A core part of MLOps for going from model to MODELS is feature management. Vertex AI Feature Store is an excellent way manage features and short-cut the process of deploying models into production systems.
Versions
Vertex AI Feature Store (pre-2023) is now named Vertex Ai Feature Store (Legacy). The new feature store is Vertex AI Feature Store. This readme will now focus on the latest feature store but for information regarding the legacy feature store see:
- Notebook based workflow: Feature Store (Legacy)
- Documentation
- Comparison to Vertex AI Feature Store
tl;dr
The main layout for Feature Store is serving environment for features observed on entities:
- entity = a unique record, think row
- feature = observations, input for ML, think column
The offline store is made up of any BigQuery Table(s)/View(s), the data source, that you manage:
- (1) If a table/view has a single row per unique entity with columns that are non-changing values for features then the table can be directly used in an online store's feature view (see below).
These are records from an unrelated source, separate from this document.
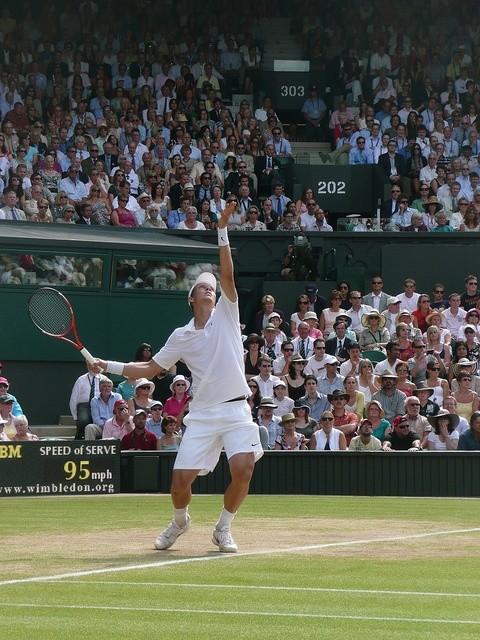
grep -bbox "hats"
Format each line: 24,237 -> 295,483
134,377 -> 155,396
261,323 -> 281,336
425,311 -> 447,327
305,286 -> 318,295
336,313 -> 352,326
393,414 -> 408,431
0,394 -> 15,404
360,308 -> 387,328
133,408 -> 147,417
169,374 -> 190,393
302,311 -> 319,322
0,413 -> 9,424
174,114 -> 188,122
255,396 -> 278,409
463,308 -> 480,324
0,377 -> 9,386
377,369 -> 401,386
224,151 -> 237,161
292,399 -> 311,413
396,309 -> 414,324
273,380 -> 286,388
364,399 -> 385,418
422,195 -> 443,211
308,84 -> 318,92
412,382 -> 434,397
452,358 -> 478,377
327,389 -> 350,403
137,191 -> 152,203
427,408 -> 460,430
278,413 -> 300,427
113,400 -> 129,414
150,400 -> 163,411
387,296 -> 402,307
267,312 -> 283,325
323,355 -> 340,366
456,44 -> 465,51
184,183 -> 194,191
187,271 -> 217,309
359,418 -> 373,429
464,324 -> 476,335
243,332 -> 265,351
288,354 -> 309,369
- (2) For time bound features the table/view needs to have two additional columns: entity_id, feature_timestamp
The feature registry:
- Tables/Views of type (2) above are registered as Feature Groups - a feature group is sourced by a single table/view
- Columns from the feature group are then registered as features
The online store is has two types to choose from:
- Cloud Bigtable online serving - highly scalable
- Optimized online serving - ultra-low latencies and responsive to burst of requests
Feature Views are created in the online store from:
- One or more feature groups
- a table/view of type (1)
BigQuery as a data soruce:
- This means that managing time bound features is done in BigQuery but before the feature store. You can create multiple rows per entity in tables and use the entity_id and feature_timestamp columns to indicate the time based values. To make this shape of source data useful for training data batches there are two new functions in BigQuery to help extract point-in-time value for entity/feature data:
- ML.FEATURES_AT_TIME - will take a table and timestamp as input and return the value for each feature on each entity as of the timestamp. There are additional optional configurations also.
- ML.ENTITY_FEATURES_AT_TIME - will take a table and an additional table of entity+timestamp pairs and return the feature values for each entity+timestamp pair. This allows both multiple points in time for single entities as well as different times for different entities.
- Time bound data, or column values that change for a row/entity, might not be the native way data scientist are working with data. There are great features in BigQuery to help with handling data that changes with time.
- Creating these tables/views with timestamp entity records may be benefited by time-travel (up to 7 days - configurable) and snapshots (user controlled points in time). You can also query time-travel as well as create snapshots from time-travel.